**Written problem:**
Duplicate every line of the data records below, keeping each one unchanged.

[Data records]
BEGIN
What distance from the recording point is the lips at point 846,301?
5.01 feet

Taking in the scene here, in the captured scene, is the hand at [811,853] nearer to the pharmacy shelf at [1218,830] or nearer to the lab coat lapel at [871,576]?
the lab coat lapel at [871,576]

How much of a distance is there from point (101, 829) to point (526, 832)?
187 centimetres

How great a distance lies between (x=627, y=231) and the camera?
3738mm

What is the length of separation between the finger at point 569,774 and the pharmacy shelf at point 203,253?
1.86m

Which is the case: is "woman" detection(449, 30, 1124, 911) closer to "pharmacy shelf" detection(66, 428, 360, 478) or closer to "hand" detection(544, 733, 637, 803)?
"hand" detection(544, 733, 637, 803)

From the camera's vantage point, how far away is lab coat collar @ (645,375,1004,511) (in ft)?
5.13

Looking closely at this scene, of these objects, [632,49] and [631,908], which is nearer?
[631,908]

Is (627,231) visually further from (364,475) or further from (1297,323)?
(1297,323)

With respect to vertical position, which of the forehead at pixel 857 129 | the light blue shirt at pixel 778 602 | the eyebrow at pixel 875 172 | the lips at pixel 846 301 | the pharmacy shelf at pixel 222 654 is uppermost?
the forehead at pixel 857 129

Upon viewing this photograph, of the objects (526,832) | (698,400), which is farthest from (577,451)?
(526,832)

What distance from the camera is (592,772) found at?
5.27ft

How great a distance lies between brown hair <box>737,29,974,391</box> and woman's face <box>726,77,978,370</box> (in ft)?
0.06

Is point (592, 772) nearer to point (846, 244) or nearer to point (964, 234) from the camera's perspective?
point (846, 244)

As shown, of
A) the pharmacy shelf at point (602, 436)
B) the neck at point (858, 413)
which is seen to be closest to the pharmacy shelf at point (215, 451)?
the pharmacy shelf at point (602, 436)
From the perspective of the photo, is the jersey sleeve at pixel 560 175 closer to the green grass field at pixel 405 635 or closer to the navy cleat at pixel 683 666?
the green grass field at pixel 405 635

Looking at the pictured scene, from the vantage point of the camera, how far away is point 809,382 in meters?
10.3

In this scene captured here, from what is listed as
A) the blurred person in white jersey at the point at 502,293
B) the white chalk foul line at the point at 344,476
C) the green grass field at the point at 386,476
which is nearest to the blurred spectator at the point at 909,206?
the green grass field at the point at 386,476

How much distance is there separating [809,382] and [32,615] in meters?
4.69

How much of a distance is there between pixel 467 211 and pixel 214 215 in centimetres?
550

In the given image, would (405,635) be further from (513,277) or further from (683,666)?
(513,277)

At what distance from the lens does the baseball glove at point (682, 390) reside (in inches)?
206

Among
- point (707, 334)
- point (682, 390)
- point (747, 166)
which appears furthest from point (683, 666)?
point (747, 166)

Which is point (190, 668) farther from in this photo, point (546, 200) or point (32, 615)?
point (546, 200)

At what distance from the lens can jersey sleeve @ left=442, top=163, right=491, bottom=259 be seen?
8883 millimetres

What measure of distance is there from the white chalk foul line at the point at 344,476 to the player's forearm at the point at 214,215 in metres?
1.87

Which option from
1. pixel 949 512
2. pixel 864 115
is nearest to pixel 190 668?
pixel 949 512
END
**The answer:**
What distance from the recording point is the lips at point 846,301?
5.01 feet

Taking in the scene here, in the captured scene, is the hand at [811,853] nearer to the pharmacy shelf at [1218,830] or nearer to the lab coat lapel at [871,576]?
the lab coat lapel at [871,576]

How much of a distance is there from point (101, 829) to point (526, 832)?
187 centimetres

How great a distance lies between (x=627, y=231) and the camera?
3738mm

What is the length of separation between the finger at point 569,774 and the pharmacy shelf at point 203,253?
1.86m

Which is the case: is "woman" detection(449, 30, 1124, 911) closer to "pharmacy shelf" detection(66, 428, 360, 478) or closer to "hand" detection(544, 733, 637, 803)?
"hand" detection(544, 733, 637, 803)

From the camera's vantage point, how far away is lab coat collar @ (645,375,1004,511) (in ft)?
5.13

Looking closely at this scene, of these objects, [632,49] and [631,908], which is nearer?
[631,908]

Is (627,231) visually further from (364,475) or further from (1297,323)?
(1297,323)

With respect to vertical position, which of the forehead at pixel 857 129 | the light blue shirt at pixel 778 602 | the eyebrow at pixel 875 172 | the lips at pixel 846 301 | the pharmacy shelf at pixel 222 654 is uppermost?
the forehead at pixel 857 129

Upon viewing this photograph, of the objects (526,832) | (698,400), which is farthest from (577,451)?
(526,832)

What distance from the camera is (592,772) found at?
5.27ft

How great a distance lies between brown hair <box>737,29,974,391</box> and woman's face <box>726,77,978,370</box> (in ft)?
0.06

Is point (592, 772) nearer to point (846, 244) or nearer to point (964, 234) from the camera's perspective?
point (846, 244)

As shown, of
A) the pharmacy shelf at point (602, 436)
B) the neck at point (858, 413)
which is seen to be closest to the pharmacy shelf at point (215, 451)?
the pharmacy shelf at point (602, 436)
From the perspective of the photo, is the jersey sleeve at pixel 560 175 closer to the green grass field at pixel 405 635 or closer to the navy cleat at pixel 683 666?
the green grass field at pixel 405 635

Looking at the pictured scene, from the vantage point of the camera, how far away is point 809,382 in meters?
10.3

In this scene captured here, from what is listed as
A) the blurred person in white jersey at the point at 502,293
B) the white chalk foul line at the point at 344,476
C) the green grass field at the point at 386,476
which is nearest to the blurred spectator at the point at 909,206?
the green grass field at the point at 386,476

How much distance is there separating [809,382] and [32,615] in meters?
4.69

How much of a distance is there between pixel 467 211 and pixel 214 215 in centimetres?
550

In the given image, would (405,635) be further from (513,277) or further from (683,666)?
(513,277)

At what distance from the lens does the baseball glove at point (682, 390) reside (in inches)?
206

Among
- point (707, 334)
- point (682, 390)
- point (747, 166)
which appears furthest from point (683, 666)?
point (747, 166)

Which is point (190, 668) farther from in this photo, point (546, 200) or point (32, 615)?
point (546, 200)

At what distance from the lens can jersey sleeve @ left=442, top=163, right=491, bottom=259 be seen?
8883 millimetres

What measure of distance is there from the white chalk foul line at the point at 344,476 to the player's forearm at the point at 214,215 in metres?
1.87

Which option from
1. pixel 949 512
2. pixel 864 115
is nearest to pixel 190 668?
pixel 949 512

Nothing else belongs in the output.